JOB DESCRIPTION | QA Test Engineer | Rose International
Job Title: QA Test Engineer
Location: Alpharetta, GA
Duration: 7 months
Must-Have Skills
· API
· Automation
· CI/CD tools
· GIT
· Java
· LLM (Large Language Model)
· Python
· QA
Education: Bachelor’s in Computer Science, Engineering, Data/Information Systems, or equivalent practical experience.
TOP 5 SKILLS REQUIRED:
· 3+ years in QA automation or SDET-type work (adjust by level); 1+ year exposure to AI/LLM or ML-driven features is a plus.
· Strong test automation in Python and/or Java/TypeScript.
· We are a platform team, testing APIs for high performance, automation will be primary focus.
· Strong communication and analytical skills.
· AI/ML experience
ADDITIONAL SKILLS REQUIRED:
· Hands-on with frameworks/tools such as: UI: Playwright / Cypress / Selenium and API: pytest + requests, Postman/Newman, REST Assured
· CI/CD integration: Git, GitHub Actions/Jenkins/GitLab CI, test reporting, gating.
· Test design: equivalence partitioning, boundary testing, risk-based testing, defect triage. AI-Specific Testing Competencies (Key)
· LLM/application behavior testing: validating correctness when outputs are probabilistic.
· Evaluation strategies: golden datasets, scoring rubrics, human-in-the-loop reviews.
· Non-determinism handling: statistical assertions, repeated runs, variance thresholds.
· Prompt and regression management: versioning prompts, detecting prompt drift, replay tests.
· RAG testing (if applicable): retrieval quality (recall/precision), grounding checks, citation validation, doc freshness.

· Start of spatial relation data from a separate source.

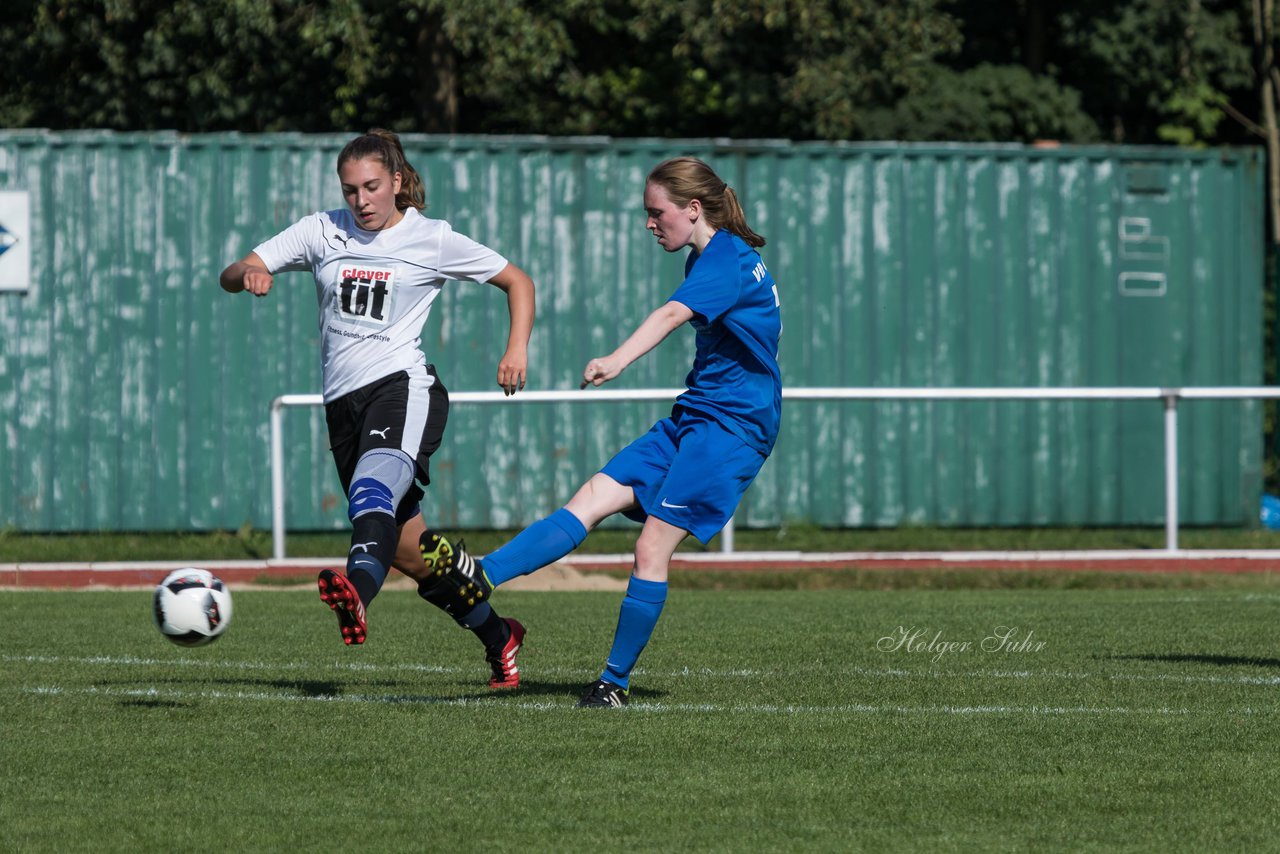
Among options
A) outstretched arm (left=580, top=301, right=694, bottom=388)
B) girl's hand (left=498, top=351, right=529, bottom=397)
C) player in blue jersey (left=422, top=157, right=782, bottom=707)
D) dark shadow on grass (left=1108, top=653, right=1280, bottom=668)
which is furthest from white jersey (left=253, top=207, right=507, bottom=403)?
dark shadow on grass (left=1108, top=653, right=1280, bottom=668)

· Safety & quality checks: hallucination detection, toxicity/PII leakage checks, policy compliance tests.
Data & Observability
· Ability to create and maintain test datasets (structured + unstructured), including edge cases.
· Familiarity with telemetry for AI systems: - logging prompts/outputs safely, traceability, correlation IDs - tools like OpenTelemetry, ELK/Splunk, Datadog/Grafana (any equivalent)
· Understanding of data privacy constraints (masking/redaction) and secure test data practices.
· API / Microservices / Cloud
· Comfortable testing distributed systems: microservices, async workflows, queues/events.
· Basic cloud proficiency (AWS/Azure/Google Cloud Platform) and containerization (Docker, optional Kubernetes). Performance & Reliability Testing (AI-Aware)
· Load/performance testing for inference endpoints (latency, throughput, concurrency).
· Cost-aware testing (token usage, rate limits, fallbacks).
· Resilience tests: retries, circuit breakers, model timeouts, degraded-mode behavior.
Nice-to-Have Domain Knowledge
· Familiarity with NLP concepts (embeddings, context windows, temperature/top-p).
· Experience with AI tooling: LangChain/LlamaIndex, evaluation tools, model gateways.
· Knowledge of regulatory/security needs relevant to the telecom domain.
· Soft Skills / Ways of Working
· Strong communication
· able to explain AI quality issues clearly to product and engineering.
· Comfortable partnering with data science/ML engineers and backend teams.
· Ownership mindset: building reusable test harnesses, improving quality metrics, preventing regressions.